> [Problem]
Reproduce verbatim the items from the line containing "Out of the point" up to and including the line containing "is nearest to the viewer?".

> [Exercise material]
....................
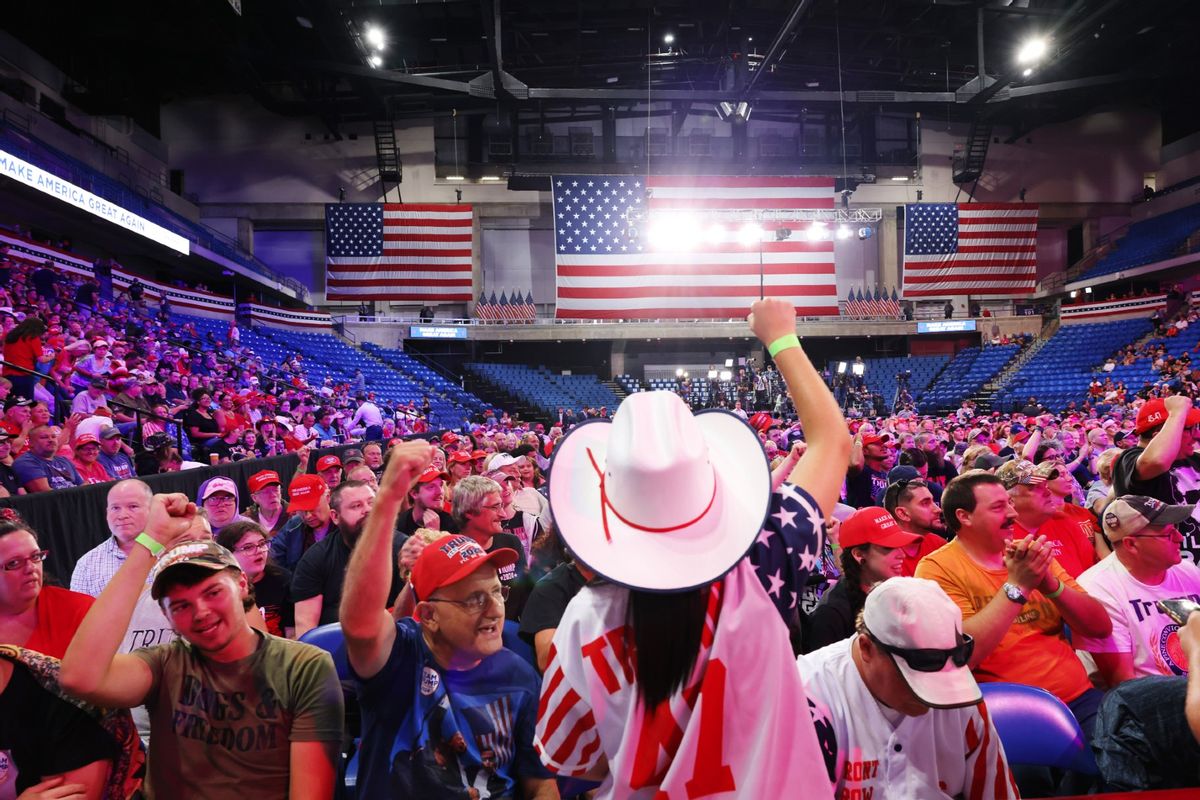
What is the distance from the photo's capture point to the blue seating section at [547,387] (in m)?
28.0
....................
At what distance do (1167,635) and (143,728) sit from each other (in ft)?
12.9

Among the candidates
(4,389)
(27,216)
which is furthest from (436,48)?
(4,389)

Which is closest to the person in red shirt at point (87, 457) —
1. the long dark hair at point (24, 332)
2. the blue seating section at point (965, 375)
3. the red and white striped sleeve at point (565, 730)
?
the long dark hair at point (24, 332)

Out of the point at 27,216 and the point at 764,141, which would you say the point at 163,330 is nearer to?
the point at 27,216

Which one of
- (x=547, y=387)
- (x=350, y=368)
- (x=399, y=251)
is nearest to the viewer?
....................
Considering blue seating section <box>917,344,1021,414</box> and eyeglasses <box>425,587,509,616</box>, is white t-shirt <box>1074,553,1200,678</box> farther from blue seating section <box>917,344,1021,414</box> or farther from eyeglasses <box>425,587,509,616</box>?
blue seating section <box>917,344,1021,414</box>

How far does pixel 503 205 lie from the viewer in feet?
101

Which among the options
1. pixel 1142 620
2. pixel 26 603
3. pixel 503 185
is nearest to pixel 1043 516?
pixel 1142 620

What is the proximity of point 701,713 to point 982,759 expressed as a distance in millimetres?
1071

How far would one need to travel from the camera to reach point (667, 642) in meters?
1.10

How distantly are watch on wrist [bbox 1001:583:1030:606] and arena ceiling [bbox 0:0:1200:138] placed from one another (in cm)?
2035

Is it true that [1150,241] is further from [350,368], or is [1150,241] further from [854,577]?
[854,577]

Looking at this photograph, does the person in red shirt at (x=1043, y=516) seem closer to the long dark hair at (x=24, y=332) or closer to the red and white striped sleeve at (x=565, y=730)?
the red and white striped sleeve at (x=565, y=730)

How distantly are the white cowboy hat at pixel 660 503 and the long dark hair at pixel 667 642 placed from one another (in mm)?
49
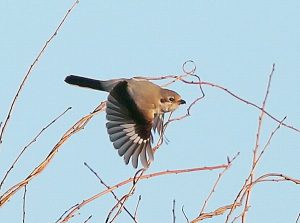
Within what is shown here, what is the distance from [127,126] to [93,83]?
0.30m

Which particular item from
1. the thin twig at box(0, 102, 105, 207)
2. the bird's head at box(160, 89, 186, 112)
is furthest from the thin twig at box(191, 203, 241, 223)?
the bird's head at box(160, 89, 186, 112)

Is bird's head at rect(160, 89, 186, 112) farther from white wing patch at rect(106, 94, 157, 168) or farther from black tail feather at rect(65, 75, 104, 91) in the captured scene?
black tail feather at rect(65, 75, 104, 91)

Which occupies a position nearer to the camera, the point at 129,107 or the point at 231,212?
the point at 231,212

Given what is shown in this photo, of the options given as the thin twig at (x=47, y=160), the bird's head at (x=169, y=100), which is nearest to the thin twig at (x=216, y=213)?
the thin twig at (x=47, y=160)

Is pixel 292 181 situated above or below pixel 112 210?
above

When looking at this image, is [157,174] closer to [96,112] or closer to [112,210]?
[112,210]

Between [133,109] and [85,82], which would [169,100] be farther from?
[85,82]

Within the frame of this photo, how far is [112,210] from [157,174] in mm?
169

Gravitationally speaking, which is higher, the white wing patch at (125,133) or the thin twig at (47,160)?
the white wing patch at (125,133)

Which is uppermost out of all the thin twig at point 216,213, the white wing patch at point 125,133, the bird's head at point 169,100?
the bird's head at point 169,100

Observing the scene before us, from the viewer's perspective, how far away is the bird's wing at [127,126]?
....................
> [Answer for this exercise]
Out of the point at 27,216 and the point at 764,141, which would you say the point at 163,330 is nearer to?
the point at 27,216

Which one of
- (x=547, y=387)
- (x=350, y=368)
- (x=399, y=251)
is nearest to the viewer?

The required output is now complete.